┌─ Document section

And of course, she says, there was her mother, a published poet. ''I think of my mother as an artist at large,'' Ms. Johnson says. ''Everything she does has a sense of perspective - of not just doing something but of having a perspective on it of value and meaning, which to me is what art is.''

Writing for the theater, however, is something she has come to fairly recently, Ms. Johnson says. ''My first play was done at the Eugene O'Neill National Playwrights Conference in 1984,'' she says. ''I had been writing fiction, but I did that play because I came upon a story that I just felt was a play. I don't know why. I wasn't an aficionado of the theater, and I hadn't studied theater, really. And suddenly I was accepted to the O'Neill, and there I was with Lee Blessing and John Patrick Shanley and August Wilson. It was a funny kind of summer, but it radically informed me. That's quite a lot of feedback to get on your first play.''

Ms. Johnson was selected twice for the O'Neill Conference. Her play ''Blesse'' was produced at the Alliance Theater in Atlanta. Her one-act play ''The Person I Once Was'' was commissioned by the Actors Theater of Louisville and then played in New York at the Working Theater. ''Brilliant Traces'' was developed at New York Stage and Film's summer program at Vassar.

└─

### Goal 1
Format the rows as a numbered list with no blank lines, starting at the row that begins "Is yellow plastic" and continuing through the last row.

┌─ Exercise data

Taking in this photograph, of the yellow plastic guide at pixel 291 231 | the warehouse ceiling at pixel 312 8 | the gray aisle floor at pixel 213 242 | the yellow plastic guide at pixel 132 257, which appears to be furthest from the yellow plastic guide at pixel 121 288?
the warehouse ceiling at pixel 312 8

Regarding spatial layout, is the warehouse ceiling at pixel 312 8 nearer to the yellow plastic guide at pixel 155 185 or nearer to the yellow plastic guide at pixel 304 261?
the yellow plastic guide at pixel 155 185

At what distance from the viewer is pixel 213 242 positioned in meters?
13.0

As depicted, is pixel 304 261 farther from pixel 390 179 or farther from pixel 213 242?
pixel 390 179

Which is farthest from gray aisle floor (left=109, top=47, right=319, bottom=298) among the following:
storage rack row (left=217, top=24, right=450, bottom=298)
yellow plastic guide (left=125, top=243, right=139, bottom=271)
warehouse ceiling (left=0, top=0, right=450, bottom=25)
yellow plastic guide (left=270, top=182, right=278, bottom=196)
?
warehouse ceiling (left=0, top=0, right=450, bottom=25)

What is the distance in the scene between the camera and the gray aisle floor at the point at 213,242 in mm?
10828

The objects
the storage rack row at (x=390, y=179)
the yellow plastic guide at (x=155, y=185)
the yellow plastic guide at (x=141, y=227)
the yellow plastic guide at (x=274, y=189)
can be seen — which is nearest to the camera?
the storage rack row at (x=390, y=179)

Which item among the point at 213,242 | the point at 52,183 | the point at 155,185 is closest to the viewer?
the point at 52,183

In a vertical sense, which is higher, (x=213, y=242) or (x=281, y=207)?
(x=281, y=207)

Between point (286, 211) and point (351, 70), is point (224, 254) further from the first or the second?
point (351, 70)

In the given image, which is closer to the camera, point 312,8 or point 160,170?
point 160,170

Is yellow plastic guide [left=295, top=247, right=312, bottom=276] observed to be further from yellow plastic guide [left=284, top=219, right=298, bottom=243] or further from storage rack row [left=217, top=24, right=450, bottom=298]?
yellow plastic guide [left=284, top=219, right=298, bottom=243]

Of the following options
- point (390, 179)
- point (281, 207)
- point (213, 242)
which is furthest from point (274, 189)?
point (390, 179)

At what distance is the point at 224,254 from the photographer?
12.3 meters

└─

### Goal 2
List the titles of Ms. Johnson's plays that the passage about her names.

### Exercise response 1
1. Is yellow plastic guide [left=295, top=247, right=312, bottom=276] observed to be further from yellow plastic guide [left=284, top=219, right=298, bottom=243] or further from storage rack row [left=217, top=24, right=450, bottom=298]?
2. yellow plastic guide [left=284, top=219, right=298, bottom=243]
3. Of the following options
4. - point (390, 179)
5. - point (281, 207)
6. - point (213, 242)
7. which is furthest from point (274, 189)?
8. point (390, 179)
9. At what distance is the point at 224,254 from the photographer?
10. 12.3 meters

### Exercise response 2
- "Blesse"
- "The Person I Once Was"
- "Brilliant Traces"